Notice that for each payment:
- Principal: This is the portion of the payment that goes towards reducing the debt.
- Interest: This is the interest charged on the remaining balance.
- Total Payment: This is the sum of the Principal and Interest.
- Remaining Balance: This is the outstanding debt after each payment.

Therefore, after two payments, the unpaid balance is approximately $10,914.18.

To construct an amortization table, we need to calculate the payment amount and analyze the payments made over time. Let's break it down step-by-step:

Step 1: Calculate the payment amount
To calculate the payment amount, we can use the formula for calculating the payment on an amortized loan:

P = (R × PVF)

Where:
P is the payment amount
R is the principal amount
PVF is the present value factor

In this case:
R = $15,000 (principal)
PVF = (1 – (1 + i)^-n) / i

Where:
i is the interest rate per payment period
n is the number of payment periods

Given that the interest rate is 5.5% per half-year and the number of payment periods is 12, let's calculate the PVF:

i = 5.5% / 100 = 0.055
n = 12

PVF = (1 – (1 + 0.055)^-12) / 0.055
≈ 9.483

Now, we can calculate the payment amount:

P = $15,000 × 9.483
≈ $142,245

So, the payment amount is approximately $1,424.50.

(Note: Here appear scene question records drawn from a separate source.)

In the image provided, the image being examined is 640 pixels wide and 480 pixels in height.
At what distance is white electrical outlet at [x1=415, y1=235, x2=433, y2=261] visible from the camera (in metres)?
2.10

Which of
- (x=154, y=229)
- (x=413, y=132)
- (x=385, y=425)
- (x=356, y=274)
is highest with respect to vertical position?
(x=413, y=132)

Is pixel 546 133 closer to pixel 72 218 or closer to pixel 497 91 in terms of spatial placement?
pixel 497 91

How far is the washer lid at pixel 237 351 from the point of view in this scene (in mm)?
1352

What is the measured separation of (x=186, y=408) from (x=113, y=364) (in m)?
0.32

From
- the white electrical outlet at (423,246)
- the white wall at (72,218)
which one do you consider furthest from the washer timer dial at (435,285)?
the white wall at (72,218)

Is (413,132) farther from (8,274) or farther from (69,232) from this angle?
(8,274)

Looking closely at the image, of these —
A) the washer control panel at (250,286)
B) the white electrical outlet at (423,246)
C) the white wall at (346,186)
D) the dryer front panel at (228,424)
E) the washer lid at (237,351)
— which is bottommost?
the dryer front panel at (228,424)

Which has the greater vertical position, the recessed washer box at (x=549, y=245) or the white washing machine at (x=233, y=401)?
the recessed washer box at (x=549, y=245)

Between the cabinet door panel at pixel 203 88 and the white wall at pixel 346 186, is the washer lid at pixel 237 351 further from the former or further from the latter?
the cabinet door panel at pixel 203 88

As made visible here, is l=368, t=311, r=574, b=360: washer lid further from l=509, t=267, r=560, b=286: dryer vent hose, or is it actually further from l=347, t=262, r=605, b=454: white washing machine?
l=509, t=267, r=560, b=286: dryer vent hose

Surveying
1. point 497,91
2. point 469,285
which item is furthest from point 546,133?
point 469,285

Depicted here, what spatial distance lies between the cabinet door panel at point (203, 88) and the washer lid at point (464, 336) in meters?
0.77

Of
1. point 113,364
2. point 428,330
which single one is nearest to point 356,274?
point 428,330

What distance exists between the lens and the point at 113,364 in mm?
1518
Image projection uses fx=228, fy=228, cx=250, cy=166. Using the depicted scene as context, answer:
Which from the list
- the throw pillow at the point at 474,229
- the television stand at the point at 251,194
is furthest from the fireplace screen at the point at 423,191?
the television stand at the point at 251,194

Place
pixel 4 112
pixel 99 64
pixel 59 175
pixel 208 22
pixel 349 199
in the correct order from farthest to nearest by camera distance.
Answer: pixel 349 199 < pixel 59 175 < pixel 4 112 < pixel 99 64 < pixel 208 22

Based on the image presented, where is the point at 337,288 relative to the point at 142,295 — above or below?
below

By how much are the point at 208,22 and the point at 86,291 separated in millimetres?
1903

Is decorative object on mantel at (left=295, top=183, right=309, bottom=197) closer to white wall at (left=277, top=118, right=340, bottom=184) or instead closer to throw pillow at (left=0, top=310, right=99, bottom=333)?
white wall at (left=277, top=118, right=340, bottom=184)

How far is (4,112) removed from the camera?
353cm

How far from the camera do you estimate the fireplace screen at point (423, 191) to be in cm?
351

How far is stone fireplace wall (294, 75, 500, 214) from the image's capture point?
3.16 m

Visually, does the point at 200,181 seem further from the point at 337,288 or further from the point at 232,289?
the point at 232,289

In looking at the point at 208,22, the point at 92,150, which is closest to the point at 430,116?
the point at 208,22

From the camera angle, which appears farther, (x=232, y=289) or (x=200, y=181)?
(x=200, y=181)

Step 2: Build the amortization table
The amortization table shows the payments made over time, including the principal paid, interest paid, and the remaining unpaid balance. Let's construct the table:

| Payment | Principal payment | Interest payment | Total payment | Remaining balance |
|---------|------------------|-----------------|---------------|------------------|
| 1 | | | | $15,000.00 |
| 2 | | | | |
| ... | | | | |
| 12 | | | | |

For the first payment (Payment 1), no principal or interest payments are made yet, so we can simply fill in the initial balance of $15,000.

Now, let's calculate the principal and interest for each payment.

For Payment 2:
Principal payment = Payment amount - Interest payment

In this case:
Interest payment = Interest rate × Remaining balance (after Payment 1)
Principal payment = $1,424.50 - Interest payment

To calculate the interest payment, we multiply the interest rate (5.5%) by the remaining balance:

Interest payment = 0.055 × $15,000.00
= $825.00

Therefore, the principal payment is:

Principal payment = $1,424.50 - $825.00
≈ $599.50

The remaining balance after Payment 2 is:

Remaining balance = Remaining balance (after Payment 1) - Principal payment

Remaining balance = $15,000.00 - $599.50
≈ $14,400.50

Complete the amortization table by repeating these calculations for each subsequent payment.

| Payment | Principal payment | Interest payment | Total payment | Remaining balance |
|---------|------------------|-----------------|---------------|------------------|
| 1 | | | | $15,000.00 |
| 2 | $ 599.50 | $ 825.00 | $1,424.50 | $14,400.50 |
| ... | | | | |
| 12 | | | | |

Continue this process for all the remaining payments until you reach Payment 12. Round the values to the nearest cent as required.

This is how we construct an amortization table to determine the unpaid balance after two payments have been made.

The formula for calculating the payment amount is shown below.

A = P * ((r(1+r)^n)/(((1+r)^n)-1)
Simple Amortization Calculation Formula
where

A = payment Amount per period
P = initial Principal (loan amount)
r = interest rate per period
n = total number of payments or periods

A = 15000 * ((0.055(1.055)^12)/(((1.055)^12) - 1)

A = 15000 * ((0.055*1.9012)/.9012)

A = 1,740.44

Year 1, first payment: $1740.44 Interest paid = balance * 0.055 = $15000*.055 = $825
Principal paid = payment - interest = $ 1740.44 - 825 = 915.00
Balance = 15000 - 915 = 14085

Year 1, 2nd payment: $1740.44
Interest paid = balance * 0.055 = $14085*.055 = $774.68
Principal paid = payment - interest = $ 1740.44 - 774.68 = 965.76
Balance = 14085 - 965.76 = 13119

13119 is the unpaid balance after 2 payments.